> **QUESTIONS**
(a) In the DOJO challenge write-up, what is the challenge's stated purpose?
(b) Pick up the DOJO challenge write-up after its final line and continue it.

> **EXERCISE TEXT**
BEST WRITE-UP REPORT
We would like to thank everyone who participated. The #24 DOJO challenge provided us with a large amount of high quality reports and everyone did a great job!
We had to make a selection of the best ones. These challenges allow to see that there are almost as many different solutions… as long as there is creativity! 😉
Thanks again for all your submissions and thanks for playing with us!
Ruulian‘s Write-Up
————– START OF Ruulian‘s REPORT ——————
Description
The purpose of this challenge is to retrieve the flag which is encrypted by a given Javascript algorithm.
<h2 id="out"></h2>
<script>
var Cipher = {
LstAllow: ' !"#$%&\'()*+,-./0123456789:;<=>?@ABCDEFGHIJKLMNOPQRSTUVWXYZ[\\]^_`abcdefghijklmnopqrstuvwxyz{|}~',
Value: '',
};
function reverseStr(s) {
return s.split('').reverse().join('');
}
inputValue = "$input"
for (let i in inputValue ) {
let v = inputValue.charCodeAt(i)
symbolPosition = Cipher.LstAllow.indexOf(inputValue[i])
index = (symbolPosition * 1337 ) % (Cipher.LstAllow).length
Cipher.Value += Cipher.LstAllow[index]
};
Cipher.Value = reverseStr(btoa(Cipher.Value))

> **PROVIDED DATA**
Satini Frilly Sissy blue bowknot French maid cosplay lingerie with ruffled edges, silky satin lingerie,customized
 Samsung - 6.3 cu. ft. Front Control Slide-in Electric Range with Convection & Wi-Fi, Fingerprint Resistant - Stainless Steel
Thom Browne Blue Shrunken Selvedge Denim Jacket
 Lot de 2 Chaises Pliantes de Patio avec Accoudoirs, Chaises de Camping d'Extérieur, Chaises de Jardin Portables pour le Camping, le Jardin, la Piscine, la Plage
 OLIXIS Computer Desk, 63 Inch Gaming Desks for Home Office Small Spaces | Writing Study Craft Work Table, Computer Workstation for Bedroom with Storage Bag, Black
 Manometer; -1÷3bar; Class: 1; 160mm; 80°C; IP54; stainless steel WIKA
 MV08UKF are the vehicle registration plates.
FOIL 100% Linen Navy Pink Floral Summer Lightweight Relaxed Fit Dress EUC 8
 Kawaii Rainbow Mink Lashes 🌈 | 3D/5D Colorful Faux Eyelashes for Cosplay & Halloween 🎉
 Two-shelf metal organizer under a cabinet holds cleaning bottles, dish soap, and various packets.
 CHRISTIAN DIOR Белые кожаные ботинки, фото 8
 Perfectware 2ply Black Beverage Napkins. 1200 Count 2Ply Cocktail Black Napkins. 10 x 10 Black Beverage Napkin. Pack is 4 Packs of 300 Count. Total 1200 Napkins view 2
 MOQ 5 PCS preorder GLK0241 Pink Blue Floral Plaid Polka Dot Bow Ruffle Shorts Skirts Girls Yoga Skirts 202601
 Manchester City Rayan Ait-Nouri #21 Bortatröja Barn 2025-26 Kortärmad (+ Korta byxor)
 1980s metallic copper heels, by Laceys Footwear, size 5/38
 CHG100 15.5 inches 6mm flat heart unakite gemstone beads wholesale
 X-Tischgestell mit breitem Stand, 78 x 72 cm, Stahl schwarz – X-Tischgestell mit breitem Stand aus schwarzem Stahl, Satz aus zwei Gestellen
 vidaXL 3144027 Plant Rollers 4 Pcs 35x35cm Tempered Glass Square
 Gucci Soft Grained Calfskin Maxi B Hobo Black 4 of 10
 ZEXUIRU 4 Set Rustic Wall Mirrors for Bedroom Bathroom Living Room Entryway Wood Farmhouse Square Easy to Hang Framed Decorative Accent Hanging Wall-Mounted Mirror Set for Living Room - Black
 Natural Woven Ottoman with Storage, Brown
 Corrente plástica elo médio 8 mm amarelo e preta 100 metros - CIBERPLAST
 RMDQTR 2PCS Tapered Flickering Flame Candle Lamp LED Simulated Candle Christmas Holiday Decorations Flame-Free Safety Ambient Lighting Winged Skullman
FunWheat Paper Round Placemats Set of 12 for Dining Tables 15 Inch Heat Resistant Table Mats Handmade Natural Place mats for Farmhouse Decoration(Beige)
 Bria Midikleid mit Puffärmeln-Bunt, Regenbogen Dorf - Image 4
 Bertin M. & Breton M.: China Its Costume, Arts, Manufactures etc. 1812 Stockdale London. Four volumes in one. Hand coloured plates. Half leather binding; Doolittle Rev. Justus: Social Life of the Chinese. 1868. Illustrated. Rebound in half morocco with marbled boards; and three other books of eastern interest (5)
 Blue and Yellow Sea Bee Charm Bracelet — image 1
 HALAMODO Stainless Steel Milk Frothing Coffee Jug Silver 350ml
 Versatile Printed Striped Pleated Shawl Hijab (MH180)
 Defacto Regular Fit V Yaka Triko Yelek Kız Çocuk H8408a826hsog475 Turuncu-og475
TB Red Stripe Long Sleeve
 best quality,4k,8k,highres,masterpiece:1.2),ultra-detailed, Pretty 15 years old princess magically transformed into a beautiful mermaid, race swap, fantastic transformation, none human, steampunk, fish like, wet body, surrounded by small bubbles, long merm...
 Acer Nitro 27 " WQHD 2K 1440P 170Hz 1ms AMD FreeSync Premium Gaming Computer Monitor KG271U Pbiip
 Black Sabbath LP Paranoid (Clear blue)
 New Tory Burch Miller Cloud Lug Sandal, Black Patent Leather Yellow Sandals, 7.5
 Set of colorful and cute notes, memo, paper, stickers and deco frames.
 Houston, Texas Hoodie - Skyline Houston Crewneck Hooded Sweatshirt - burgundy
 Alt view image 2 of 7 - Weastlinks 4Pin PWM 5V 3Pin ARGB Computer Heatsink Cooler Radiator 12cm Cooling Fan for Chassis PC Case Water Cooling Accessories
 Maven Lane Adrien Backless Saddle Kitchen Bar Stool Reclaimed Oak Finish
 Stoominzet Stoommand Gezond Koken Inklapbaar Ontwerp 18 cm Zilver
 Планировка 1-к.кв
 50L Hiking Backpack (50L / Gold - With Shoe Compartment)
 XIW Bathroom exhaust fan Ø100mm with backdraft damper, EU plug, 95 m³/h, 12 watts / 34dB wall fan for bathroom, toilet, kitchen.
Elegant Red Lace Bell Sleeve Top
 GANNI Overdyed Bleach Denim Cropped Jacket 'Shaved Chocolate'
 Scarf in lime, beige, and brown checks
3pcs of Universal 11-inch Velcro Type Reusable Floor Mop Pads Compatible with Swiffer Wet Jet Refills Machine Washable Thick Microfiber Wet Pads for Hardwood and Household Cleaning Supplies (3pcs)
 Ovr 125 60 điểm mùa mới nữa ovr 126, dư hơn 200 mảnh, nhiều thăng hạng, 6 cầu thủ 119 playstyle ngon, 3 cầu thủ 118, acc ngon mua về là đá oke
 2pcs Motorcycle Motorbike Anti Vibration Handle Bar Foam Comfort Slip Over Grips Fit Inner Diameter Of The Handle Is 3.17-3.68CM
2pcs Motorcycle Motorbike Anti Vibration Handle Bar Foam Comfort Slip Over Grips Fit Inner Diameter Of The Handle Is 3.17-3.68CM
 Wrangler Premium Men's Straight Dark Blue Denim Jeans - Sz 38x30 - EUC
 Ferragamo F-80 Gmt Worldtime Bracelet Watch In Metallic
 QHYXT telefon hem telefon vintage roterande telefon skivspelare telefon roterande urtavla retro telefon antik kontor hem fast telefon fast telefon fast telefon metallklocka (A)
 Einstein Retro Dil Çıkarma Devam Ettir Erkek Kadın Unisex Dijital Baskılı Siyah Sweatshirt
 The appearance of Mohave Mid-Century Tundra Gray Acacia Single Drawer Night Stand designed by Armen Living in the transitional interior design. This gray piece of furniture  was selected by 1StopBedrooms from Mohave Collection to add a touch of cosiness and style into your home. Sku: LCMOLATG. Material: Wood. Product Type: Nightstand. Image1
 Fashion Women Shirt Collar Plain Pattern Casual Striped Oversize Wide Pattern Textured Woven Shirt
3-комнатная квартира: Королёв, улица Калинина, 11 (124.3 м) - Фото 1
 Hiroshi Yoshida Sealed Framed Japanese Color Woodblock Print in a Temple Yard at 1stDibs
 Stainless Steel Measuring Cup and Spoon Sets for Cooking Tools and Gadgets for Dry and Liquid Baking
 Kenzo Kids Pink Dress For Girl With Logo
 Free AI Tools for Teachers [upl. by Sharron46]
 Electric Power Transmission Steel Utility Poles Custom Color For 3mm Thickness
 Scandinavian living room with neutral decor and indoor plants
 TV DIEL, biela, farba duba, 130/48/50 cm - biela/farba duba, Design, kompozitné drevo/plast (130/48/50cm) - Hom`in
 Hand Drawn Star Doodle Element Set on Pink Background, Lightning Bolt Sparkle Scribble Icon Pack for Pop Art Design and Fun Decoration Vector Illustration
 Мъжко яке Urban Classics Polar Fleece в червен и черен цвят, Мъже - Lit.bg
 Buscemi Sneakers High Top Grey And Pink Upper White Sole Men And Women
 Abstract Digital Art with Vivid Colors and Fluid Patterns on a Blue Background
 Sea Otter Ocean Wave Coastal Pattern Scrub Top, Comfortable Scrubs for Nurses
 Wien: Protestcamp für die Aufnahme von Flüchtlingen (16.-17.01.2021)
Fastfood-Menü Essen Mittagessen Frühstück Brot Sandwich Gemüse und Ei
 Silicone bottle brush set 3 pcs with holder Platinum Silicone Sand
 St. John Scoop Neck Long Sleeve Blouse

> **EXPECTED RESPONSES**
(a) To retrieve the flag, which is encrypted by a given JavaScript algorithm.

(b)
document.getElementById('out').innerText = Cipher.Value
</script>
Source code review
Useful declarations
First we have an object Cipher:
var Cipher = {
LstAllow: ' !"#$%&\'()*+,-./0123456789:;<=>?@ABCDEFGHIJKLMNOPQRSTUVWXYZ[\\]^_`abcdefghijklmnopqrstuvwxyz{|}~',
Value: '',
};
The attribute LstAllow is a constant which is useful for the encryption process and the Value is going to receive our cipher.
Then, we have a short function which just reverses a string:
function reverseStr(s) {
return s.split('').reverse().join('');
}
Encryption process
inputValue = "$input"
for (let i in inputValue) {
let v = inputValue.charCodeAt(i)
symbolPosition = Cipher.LstAllow.indexOf(inputValue[i])
index = (symbolPosition * 1337) % (Cipher.LstAllow).length
Cipher.Value += Cipher.LstAllow[index]
};
Cipher.Value = reverseStr(btoa(Cipher.Value))
For each character of our input:
- It gets the index of our character in the constant LstAllow
- It computes a new index by multiplying our index by 1337 modulo the length of LstAllow which is 95
- It takes the corresponding new index char in LstAllow and adds it to the cipher value
To finish the encryption process, the code is just encoding our cipher in base64 and then reverse the base64 encoded cipher using the function we described in the encryption process part.
Char encryption example
Let us encode a char to make sure that the encryption process is fully understood.
If we want to encode “A” using the algorithm:
symbolPosition = Cipher.LstAllow.indexOf(inputValue[i])
index = (symbolPosition * 1337) % (Cipher.LstAllow).length
Cipher.Value += Cipher.LstAllow[index]
Cipher.Value = reverseStr(btoa(Cipher.Value))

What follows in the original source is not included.